This study estimates the contribution of global supply and demand shocks and global commodity shocks to the dynamics of Russian macroeconomic indicators. The main research tool is a factor-augmented vector autoregression model, which allows for the identification of global factors in a wide range of variables. Both sign and short-term restrictions are used to identify global shocks. Through impulse response function analysis of a set of Russian indicators, it is found that all of the identified global shocks have an impact on the Russian economy.

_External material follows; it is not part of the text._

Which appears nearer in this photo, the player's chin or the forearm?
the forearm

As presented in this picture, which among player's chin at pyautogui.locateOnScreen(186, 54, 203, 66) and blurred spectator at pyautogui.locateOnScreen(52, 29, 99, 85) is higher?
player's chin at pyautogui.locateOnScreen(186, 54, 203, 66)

A forecast error variance decomposition reveals a significant contribution from external shocks, up to 70%, to the dynamics of key real macroeconomic indicators, while price indices and trade turnover prove to be more sensitive to domestic shocks, with a contribution of up to 50%. We also study the evolution of the impact of the shocks in question on macroeconomic variables over time, estimating the model over two sub-periods, whereby we find a qualitative change in the impact of external shocks on a number of variables, such as exports and consumption. In addition, a reduced factor model for Russian GDP nowcasting is constructed, which outperforms the medium-sized Bayesian vector autoregression model and other alternatives in terms of predictive power.

Suggested Citation

  • Andrey Zubarev & Daniil Lomonosov & Konstantin Rybak, 2022. "Estimation of the Impact of Global Shocks on the Russian Economy and GDP Nowcasting Using a Factor Model," Russian Journal of Money and Finance, Bank of Russia, vol. 81(2), pages 49-78, June.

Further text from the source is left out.